#### REQUIRED WORK:
State how many lines of the entries below hold the word "caffer"; reply with nothing but the number.

#### Saved data entries:
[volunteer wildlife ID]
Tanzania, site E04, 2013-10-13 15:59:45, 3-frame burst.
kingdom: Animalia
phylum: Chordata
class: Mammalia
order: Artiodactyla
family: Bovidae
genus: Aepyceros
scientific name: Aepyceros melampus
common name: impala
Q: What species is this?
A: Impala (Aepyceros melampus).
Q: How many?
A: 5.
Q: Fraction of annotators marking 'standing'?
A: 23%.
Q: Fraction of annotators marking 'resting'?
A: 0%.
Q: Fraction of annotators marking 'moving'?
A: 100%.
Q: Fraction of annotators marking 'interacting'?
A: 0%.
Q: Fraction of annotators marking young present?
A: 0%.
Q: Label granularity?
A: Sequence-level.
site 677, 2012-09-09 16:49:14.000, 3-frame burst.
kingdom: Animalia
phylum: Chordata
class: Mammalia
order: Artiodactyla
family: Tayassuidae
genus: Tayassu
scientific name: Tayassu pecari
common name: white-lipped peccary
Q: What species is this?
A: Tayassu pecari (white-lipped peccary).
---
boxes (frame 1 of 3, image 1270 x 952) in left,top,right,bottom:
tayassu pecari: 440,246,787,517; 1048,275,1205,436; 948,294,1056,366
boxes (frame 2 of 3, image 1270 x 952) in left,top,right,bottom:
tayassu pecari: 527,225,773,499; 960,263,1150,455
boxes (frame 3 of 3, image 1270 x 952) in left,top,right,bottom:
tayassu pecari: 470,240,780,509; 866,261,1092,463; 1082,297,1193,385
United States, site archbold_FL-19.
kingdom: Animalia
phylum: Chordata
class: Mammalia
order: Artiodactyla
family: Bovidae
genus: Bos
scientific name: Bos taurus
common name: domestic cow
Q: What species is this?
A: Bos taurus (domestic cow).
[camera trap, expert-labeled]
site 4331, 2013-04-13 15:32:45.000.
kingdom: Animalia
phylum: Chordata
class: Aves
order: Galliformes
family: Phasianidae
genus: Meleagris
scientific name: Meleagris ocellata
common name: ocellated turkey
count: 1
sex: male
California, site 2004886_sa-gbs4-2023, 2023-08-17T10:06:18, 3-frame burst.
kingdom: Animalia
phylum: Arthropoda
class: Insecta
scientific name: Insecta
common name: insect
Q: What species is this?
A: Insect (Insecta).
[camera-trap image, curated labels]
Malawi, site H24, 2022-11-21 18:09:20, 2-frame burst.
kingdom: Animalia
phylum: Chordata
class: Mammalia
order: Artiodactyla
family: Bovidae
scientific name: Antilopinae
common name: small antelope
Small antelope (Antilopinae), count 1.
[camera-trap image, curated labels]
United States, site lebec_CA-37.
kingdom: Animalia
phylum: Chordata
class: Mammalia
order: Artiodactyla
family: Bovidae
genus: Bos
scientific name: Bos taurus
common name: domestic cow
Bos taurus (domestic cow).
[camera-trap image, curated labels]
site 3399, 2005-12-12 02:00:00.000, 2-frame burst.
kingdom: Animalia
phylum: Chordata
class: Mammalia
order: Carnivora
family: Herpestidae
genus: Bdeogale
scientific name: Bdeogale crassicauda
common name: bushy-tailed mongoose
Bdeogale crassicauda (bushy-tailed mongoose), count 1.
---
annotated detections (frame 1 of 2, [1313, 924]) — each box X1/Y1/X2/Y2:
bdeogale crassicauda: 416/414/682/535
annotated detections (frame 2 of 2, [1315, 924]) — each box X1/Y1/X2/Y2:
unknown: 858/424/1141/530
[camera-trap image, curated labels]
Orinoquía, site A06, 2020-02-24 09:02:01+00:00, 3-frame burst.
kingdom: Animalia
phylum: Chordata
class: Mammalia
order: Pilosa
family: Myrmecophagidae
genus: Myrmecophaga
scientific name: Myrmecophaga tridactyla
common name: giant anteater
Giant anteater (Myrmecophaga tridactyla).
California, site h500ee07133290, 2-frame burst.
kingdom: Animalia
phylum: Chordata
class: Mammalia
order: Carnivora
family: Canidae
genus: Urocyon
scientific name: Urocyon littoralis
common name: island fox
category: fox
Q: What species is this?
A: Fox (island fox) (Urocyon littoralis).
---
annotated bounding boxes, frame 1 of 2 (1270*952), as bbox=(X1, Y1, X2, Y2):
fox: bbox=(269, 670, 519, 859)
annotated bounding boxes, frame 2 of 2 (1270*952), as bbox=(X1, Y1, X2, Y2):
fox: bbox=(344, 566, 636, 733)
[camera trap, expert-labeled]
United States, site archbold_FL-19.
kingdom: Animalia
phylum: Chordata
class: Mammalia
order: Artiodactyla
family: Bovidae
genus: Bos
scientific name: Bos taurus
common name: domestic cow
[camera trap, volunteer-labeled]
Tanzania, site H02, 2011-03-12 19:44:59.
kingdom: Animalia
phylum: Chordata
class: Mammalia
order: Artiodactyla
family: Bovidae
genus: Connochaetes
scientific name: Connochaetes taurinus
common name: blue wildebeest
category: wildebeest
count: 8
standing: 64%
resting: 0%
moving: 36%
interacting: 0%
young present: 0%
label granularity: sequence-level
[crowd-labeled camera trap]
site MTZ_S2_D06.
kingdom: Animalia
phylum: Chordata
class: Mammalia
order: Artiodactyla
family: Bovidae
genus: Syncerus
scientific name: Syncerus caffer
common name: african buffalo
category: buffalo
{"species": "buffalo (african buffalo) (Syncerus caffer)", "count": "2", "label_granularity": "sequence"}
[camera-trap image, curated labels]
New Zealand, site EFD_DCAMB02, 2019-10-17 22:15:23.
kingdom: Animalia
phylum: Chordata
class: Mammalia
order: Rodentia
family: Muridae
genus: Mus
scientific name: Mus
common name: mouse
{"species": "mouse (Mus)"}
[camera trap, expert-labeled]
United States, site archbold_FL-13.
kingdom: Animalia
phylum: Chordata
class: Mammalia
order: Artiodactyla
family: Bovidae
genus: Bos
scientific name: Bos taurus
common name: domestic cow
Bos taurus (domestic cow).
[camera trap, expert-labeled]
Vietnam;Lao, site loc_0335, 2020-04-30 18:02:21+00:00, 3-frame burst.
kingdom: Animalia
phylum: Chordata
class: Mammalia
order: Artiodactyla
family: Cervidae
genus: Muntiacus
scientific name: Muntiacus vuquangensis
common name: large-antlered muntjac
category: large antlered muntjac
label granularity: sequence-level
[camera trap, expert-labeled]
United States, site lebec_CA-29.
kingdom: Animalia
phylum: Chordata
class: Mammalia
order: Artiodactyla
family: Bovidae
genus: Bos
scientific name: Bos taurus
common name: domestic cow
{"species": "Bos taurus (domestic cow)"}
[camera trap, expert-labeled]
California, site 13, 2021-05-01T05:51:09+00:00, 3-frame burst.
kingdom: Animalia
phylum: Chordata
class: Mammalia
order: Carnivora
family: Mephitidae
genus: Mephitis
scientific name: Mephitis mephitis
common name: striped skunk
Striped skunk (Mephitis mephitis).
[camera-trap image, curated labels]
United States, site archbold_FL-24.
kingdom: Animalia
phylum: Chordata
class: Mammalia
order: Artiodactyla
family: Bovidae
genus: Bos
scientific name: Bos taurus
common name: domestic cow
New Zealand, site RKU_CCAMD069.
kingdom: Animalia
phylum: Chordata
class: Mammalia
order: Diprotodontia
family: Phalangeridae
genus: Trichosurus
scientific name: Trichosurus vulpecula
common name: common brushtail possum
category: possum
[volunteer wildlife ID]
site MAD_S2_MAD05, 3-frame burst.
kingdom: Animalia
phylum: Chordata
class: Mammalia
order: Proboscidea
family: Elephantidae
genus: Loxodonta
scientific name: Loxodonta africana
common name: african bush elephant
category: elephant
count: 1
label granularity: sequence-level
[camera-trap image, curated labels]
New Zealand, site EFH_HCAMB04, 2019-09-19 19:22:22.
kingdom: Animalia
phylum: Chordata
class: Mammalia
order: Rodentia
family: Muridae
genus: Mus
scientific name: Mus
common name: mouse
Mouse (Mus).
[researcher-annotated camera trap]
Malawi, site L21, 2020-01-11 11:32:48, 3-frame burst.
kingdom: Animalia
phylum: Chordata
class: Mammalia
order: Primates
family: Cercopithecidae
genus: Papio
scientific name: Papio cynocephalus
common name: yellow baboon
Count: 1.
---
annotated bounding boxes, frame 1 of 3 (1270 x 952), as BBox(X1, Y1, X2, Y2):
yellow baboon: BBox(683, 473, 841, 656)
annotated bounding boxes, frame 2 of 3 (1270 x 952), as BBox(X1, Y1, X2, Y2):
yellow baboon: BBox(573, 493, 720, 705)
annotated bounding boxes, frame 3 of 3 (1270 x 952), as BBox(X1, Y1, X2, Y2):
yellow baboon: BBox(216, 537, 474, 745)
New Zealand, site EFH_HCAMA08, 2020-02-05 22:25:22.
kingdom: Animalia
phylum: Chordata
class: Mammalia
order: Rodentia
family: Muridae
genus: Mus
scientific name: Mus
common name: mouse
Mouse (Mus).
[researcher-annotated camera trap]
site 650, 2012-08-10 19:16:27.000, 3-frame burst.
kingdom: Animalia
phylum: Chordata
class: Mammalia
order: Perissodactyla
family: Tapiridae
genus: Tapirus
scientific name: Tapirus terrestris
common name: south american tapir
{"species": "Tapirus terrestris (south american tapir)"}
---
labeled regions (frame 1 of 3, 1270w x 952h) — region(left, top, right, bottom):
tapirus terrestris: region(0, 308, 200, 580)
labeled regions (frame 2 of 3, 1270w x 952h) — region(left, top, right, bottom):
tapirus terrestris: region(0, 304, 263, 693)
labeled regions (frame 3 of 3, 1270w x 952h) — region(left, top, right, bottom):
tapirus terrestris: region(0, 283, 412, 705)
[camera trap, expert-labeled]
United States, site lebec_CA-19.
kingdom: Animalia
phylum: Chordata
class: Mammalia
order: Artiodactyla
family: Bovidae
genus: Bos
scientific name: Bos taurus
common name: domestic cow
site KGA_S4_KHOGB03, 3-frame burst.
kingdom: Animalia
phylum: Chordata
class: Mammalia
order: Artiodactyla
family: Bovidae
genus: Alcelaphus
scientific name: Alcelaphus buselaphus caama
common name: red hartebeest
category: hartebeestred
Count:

#### SOLVED PROBLEM:
2